Imagine you have it so good that you have to sit back and wonder what you can bitch about next.
Submission Statement: Mary Harrington, Julie Bindel, Hadley Freeman and Sally Chatterton discuss the future of feminism (at least this brand of women-centred feminism), surrogacy, trans issues, and more. Some interesting points for discussion if you can suffer past the "woe is me" undertow of the conversation. Food for thought.
I think men pretending to be women should be something that feminists take issue with, particularly in sports competition.
I wish I died as a happy old man in like 1998 before all of this.
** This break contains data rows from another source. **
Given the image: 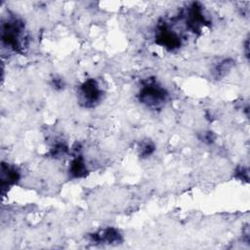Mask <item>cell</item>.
<instances>
[{
  "mask_svg": "<svg viewBox=\"0 0 250 250\" xmlns=\"http://www.w3.org/2000/svg\"><path fill=\"white\" fill-rule=\"evenodd\" d=\"M24 23L21 20L10 16L2 21L1 41L3 47L16 53H21L25 46Z\"/></svg>",
  "mask_w": 250,
  "mask_h": 250,
  "instance_id": "6da1fadb",
  "label": "cell"
},
{
  "mask_svg": "<svg viewBox=\"0 0 250 250\" xmlns=\"http://www.w3.org/2000/svg\"><path fill=\"white\" fill-rule=\"evenodd\" d=\"M138 99L147 108L156 110L165 105L169 99V93L155 78H147L142 82Z\"/></svg>",
  "mask_w": 250,
  "mask_h": 250,
  "instance_id": "7a4b0ae2",
  "label": "cell"
},
{
  "mask_svg": "<svg viewBox=\"0 0 250 250\" xmlns=\"http://www.w3.org/2000/svg\"><path fill=\"white\" fill-rule=\"evenodd\" d=\"M104 91L98 80L89 78L84 81L77 92V99L79 104L87 108L95 107L103 99Z\"/></svg>",
  "mask_w": 250,
  "mask_h": 250,
  "instance_id": "3957f363",
  "label": "cell"
},
{
  "mask_svg": "<svg viewBox=\"0 0 250 250\" xmlns=\"http://www.w3.org/2000/svg\"><path fill=\"white\" fill-rule=\"evenodd\" d=\"M155 42L169 51H174L181 47L182 38L168 23L163 22L155 31Z\"/></svg>",
  "mask_w": 250,
  "mask_h": 250,
  "instance_id": "277c9868",
  "label": "cell"
},
{
  "mask_svg": "<svg viewBox=\"0 0 250 250\" xmlns=\"http://www.w3.org/2000/svg\"><path fill=\"white\" fill-rule=\"evenodd\" d=\"M185 23L187 27L192 32H198L207 23V20L203 14L202 7L197 4H191L184 15Z\"/></svg>",
  "mask_w": 250,
  "mask_h": 250,
  "instance_id": "5b68a950",
  "label": "cell"
},
{
  "mask_svg": "<svg viewBox=\"0 0 250 250\" xmlns=\"http://www.w3.org/2000/svg\"><path fill=\"white\" fill-rule=\"evenodd\" d=\"M0 173H1V177H0L1 192L4 195L9 188H11L13 186H15L19 182L21 178V174L16 166L11 165L9 163H5V162L1 163Z\"/></svg>",
  "mask_w": 250,
  "mask_h": 250,
  "instance_id": "8992f818",
  "label": "cell"
},
{
  "mask_svg": "<svg viewBox=\"0 0 250 250\" xmlns=\"http://www.w3.org/2000/svg\"><path fill=\"white\" fill-rule=\"evenodd\" d=\"M89 239L93 243L102 244H118L122 241L121 233L114 228H106L91 233Z\"/></svg>",
  "mask_w": 250,
  "mask_h": 250,
  "instance_id": "52a82bcc",
  "label": "cell"
},
{
  "mask_svg": "<svg viewBox=\"0 0 250 250\" xmlns=\"http://www.w3.org/2000/svg\"><path fill=\"white\" fill-rule=\"evenodd\" d=\"M68 172L70 177L73 179H80L87 175L88 169L85 160L81 154H76L75 157L71 160Z\"/></svg>",
  "mask_w": 250,
  "mask_h": 250,
  "instance_id": "ba28073f",
  "label": "cell"
},
{
  "mask_svg": "<svg viewBox=\"0 0 250 250\" xmlns=\"http://www.w3.org/2000/svg\"><path fill=\"white\" fill-rule=\"evenodd\" d=\"M232 65H233V61H231L229 59H226V60L222 61L213 69L214 77L217 79L224 77L229 71V69L232 67Z\"/></svg>",
  "mask_w": 250,
  "mask_h": 250,
  "instance_id": "9c48e42d",
  "label": "cell"
},
{
  "mask_svg": "<svg viewBox=\"0 0 250 250\" xmlns=\"http://www.w3.org/2000/svg\"><path fill=\"white\" fill-rule=\"evenodd\" d=\"M138 150H139L140 157L146 158L154 152L155 146H154L153 142H151L150 140H145V141H142L140 143Z\"/></svg>",
  "mask_w": 250,
  "mask_h": 250,
  "instance_id": "30bf717a",
  "label": "cell"
},
{
  "mask_svg": "<svg viewBox=\"0 0 250 250\" xmlns=\"http://www.w3.org/2000/svg\"><path fill=\"white\" fill-rule=\"evenodd\" d=\"M67 150H68V147L63 142H58L50 148V155L56 158L62 157V155L67 153Z\"/></svg>",
  "mask_w": 250,
  "mask_h": 250,
  "instance_id": "8fae6325",
  "label": "cell"
},
{
  "mask_svg": "<svg viewBox=\"0 0 250 250\" xmlns=\"http://www.w3.org/2000/svg\"><path fill=\"white\" fill-rule=\"evenodd\" d=\"M200 140H201L202 142H204V143L211 144V143H213L214 140H215V135H214L213 132H210V131H208V132H203V133L201 134Z\"/></svg>",
  "mask_w": 250,
  "mask_h": 250,
  "instance_id": "7c38bea8",
  "label": "cell"
},
{
  "mask_svg": "<svg viewBox=\"0 0 250 250\" xmlns=\"http://www.w3.org/2000/svg\"><path fill=\"white\" fill-rule=\"evenodd\" d=\"M236 176L240 180H247L248 179V172H247V170L245 168L239 167L236 170Z\"/></svg>",
  "mask_w": 250,
  "mask_h": 250,
  "instance_id": "4fadbf2b",
  "label": "cell"
},
{
  "mask_svg": "<svg viewBox=\"0 0 250 250\" xmlns=\"http://www.w3.org/2000/svg\"><path fill=\"white\" fill-rule=\"evenodd\" d=\"M52 85L56 88V89H62L63 88V81L60 78H54L53 79V82H52Z\"/></svg>",
  "mask_w": 250,
  "mask_h": 250,
  "instance_id": "5bb4252c",
  "label": "cell"
}]
</instances>
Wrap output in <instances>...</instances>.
Didn't have time to watch it all, but right the way Julie defined feminism as a movement aimed at benefiting women. Long gone are the days when feminism meant fighting for equality.
Away.
The kitchen?
Feminism in the Western world went straight through equality to demanding and gaining extra-judicial rights and privileges, all the while systematically demonizing men and boys, incentivizing kicking them out of households and father-ship roles, and influencing multiple generations of impressionable young women into thinking being sexually promiscuous is empowering, and killing their baby is either a. society's fault if they're born; or b. healthcare if they're unborn.
Where does feminism go next? To the grave, never to darken our doorsteps again.